Le papa, résilient, n’a que très peu évoqué la guerre, ses souffrances, sa tristesse avec ses enfants. Il s’est tourné vers l’avenir et a donné un cadre sécurisant et bienveillant à ses enfants. Liridon nous avouera que son père est son héro. Nous apprendrons le soir même sur Facebook que nous avons rencontré la famille le jour de l’anniversaire du papa: ….Voici le message du fils à son père sur Facebook: «
« Au fur et à mesure que les années passent, tu es encore plus fort. Aujourd’hui c’est l’anniversaire de papa je te souhaite bonne santé longue vie. Je suis si fière de t’avoir ! Tu n’as jamais abandonné ! Tu as beaucoup vécu dans cette vie, mais ta forte résilience dépasse l’impossible. Vous nous avez appris à aimer notre patrie, à vivre avec le travail, le travail honnête, à être de la parole et de la foi, bien que notre société manque malheureusement ces vertus ! Nous, en tant que famille, avons vécu beaucoup de choses au Kosovo, aussi douloureux et tragique a été le meurtre de nos proches par des criminels serbes, tout aussi difficile a été la vie après la guerre de marge et la manifestation sérieusement pour les familles qui ont vécu l’horreur et tragédie, au contraire…Je suis reconnaissant pour chaque conseil !Tu es un HÉROS vivant !«
Nous nous quittons en nous promettant de nous revoir, en Suisse ou au Kosovo. Liridon a le projet de venir en Suisse et en Allemagne de tourner un reportage sur la diaspora albanaise.

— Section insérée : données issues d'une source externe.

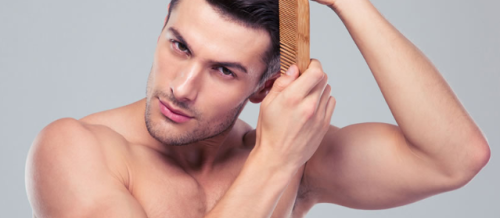 Saç Əkimi, Saç Nəqli, Folicular Unite Extraction, Saç xəttinin müəyyənləşdirilməsi, Qaş Əkimi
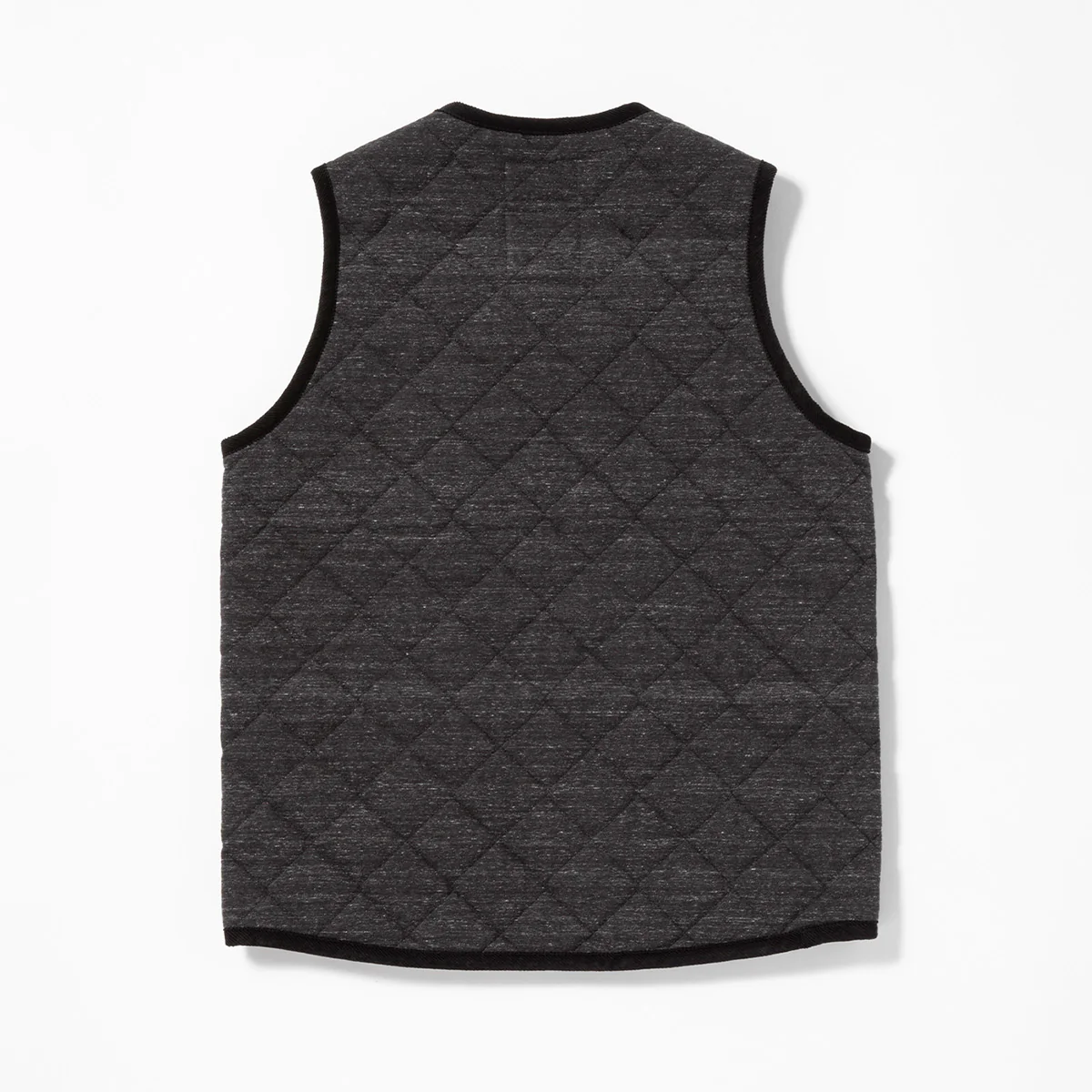 Jackman Jersey Gilet - Image 5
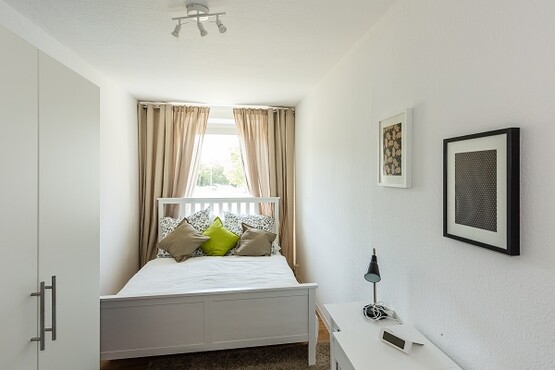 mietwohnung-rostock-grand-city-property.jpg Mietwohnung in Rostock - Grand City Property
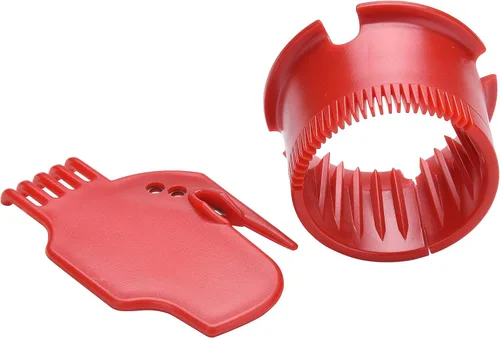 Miniatura 4 de Piezas de repuesto Kit de accesorios para irobot Roomba 600 Series 694 695 677 671 690 680 660 650 620 614 595 585 564,3 cepillos de cerdas y 368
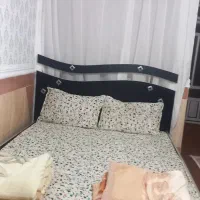 اجاره سوئیت هفته‌ای و ما هانه|اجارهٔ کوتاه‌مدت آپارتمان و سوئیت|علی‌آباد کتول, |دیوار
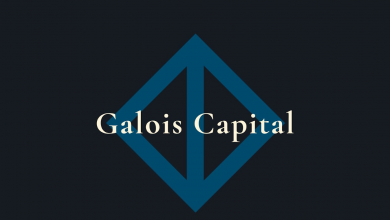 نیمی از دارایی Galois Capital در FTX گرفتار شد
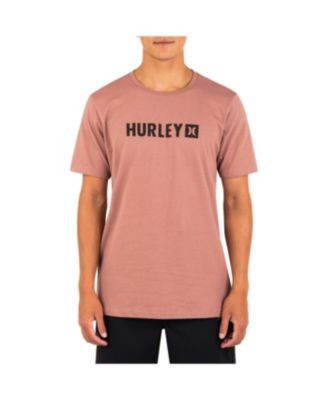 Hurley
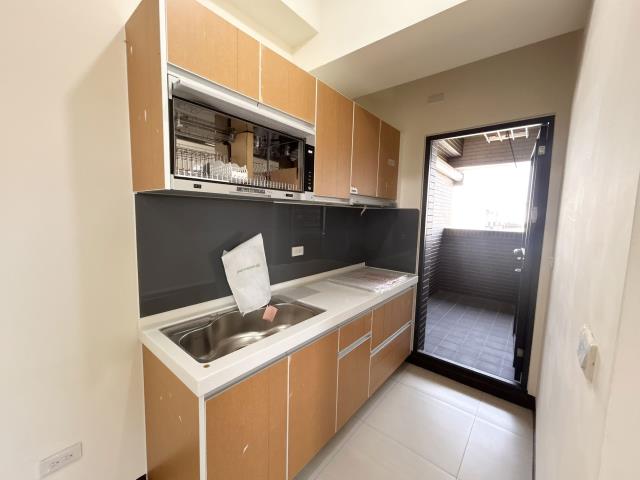 高雄岡山華廈-3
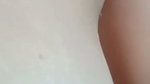 pakhi Chamet private call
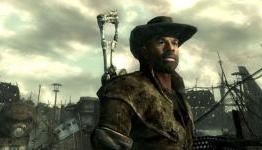 5 things a Fallout MMO must do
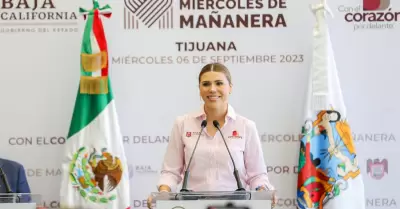 Combate integral contra las adicciones en favor de ni�as, ni�os y adolescentes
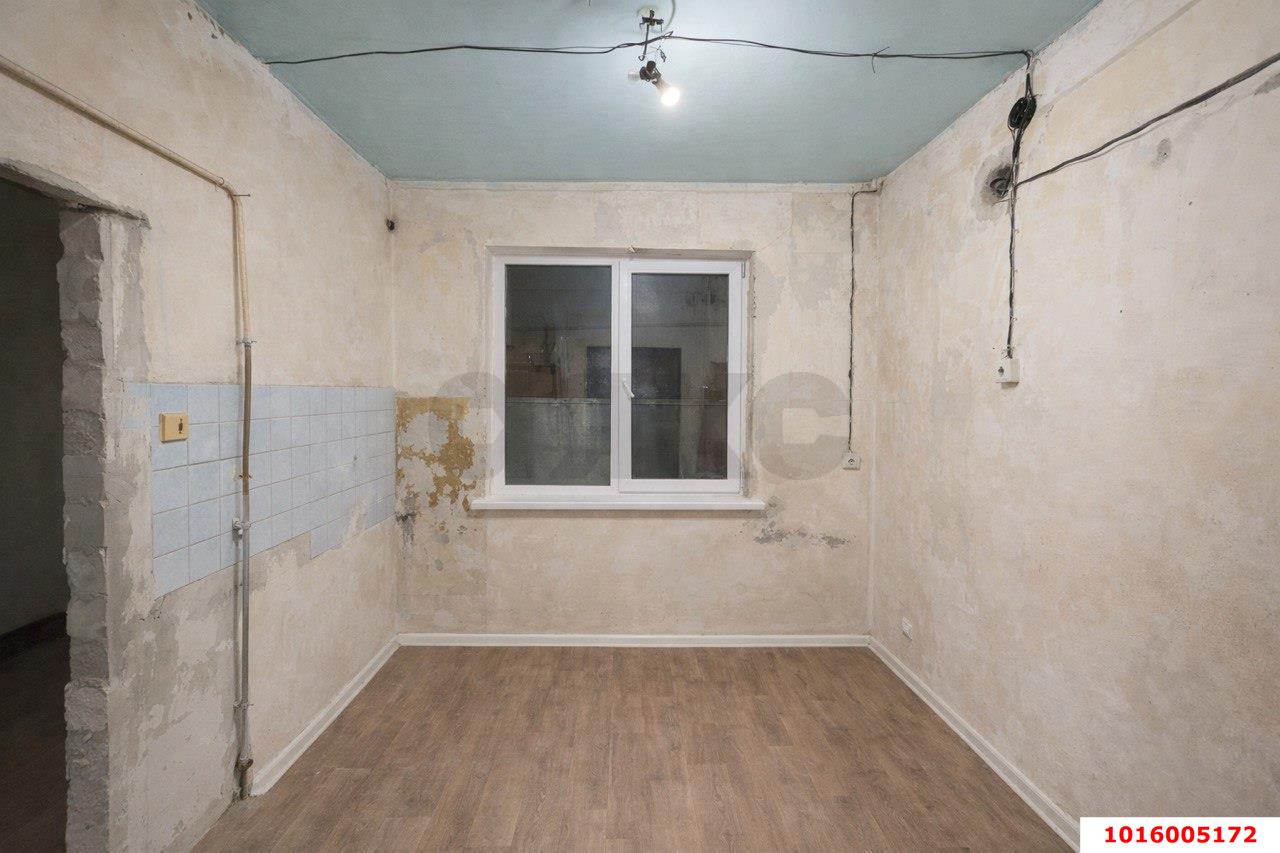 Фото №16: Дом 109 м² + 3.02 сот. - Краснодар, Центральный внутригородской округ, Покровка, мкр. Центральный, ул. Кузнечные Ряды, 20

Liridon nous encourage à aller à Istok et à gravir quelques 200 mètres pour avoir une magnifique vue panoramique sur la région. Il nous confesse faire cette heure de marche tous les jours avec ses enfants, pour faire du sport mais surtout pour transmettre des valeurs, de l’amour et de l’optimisme.
Merci à Liridon et à toute sa famille pour ce moment fort de partage! Résilience, optimisme, goût du travail et joie…c’est ce que nous retiendrons en quelques mots de cette magnifique rencontre!
Pour Liridon, nous sommes montés les quelques 200 mètres nous donnant accès à une vue panoramique sur Istok et région.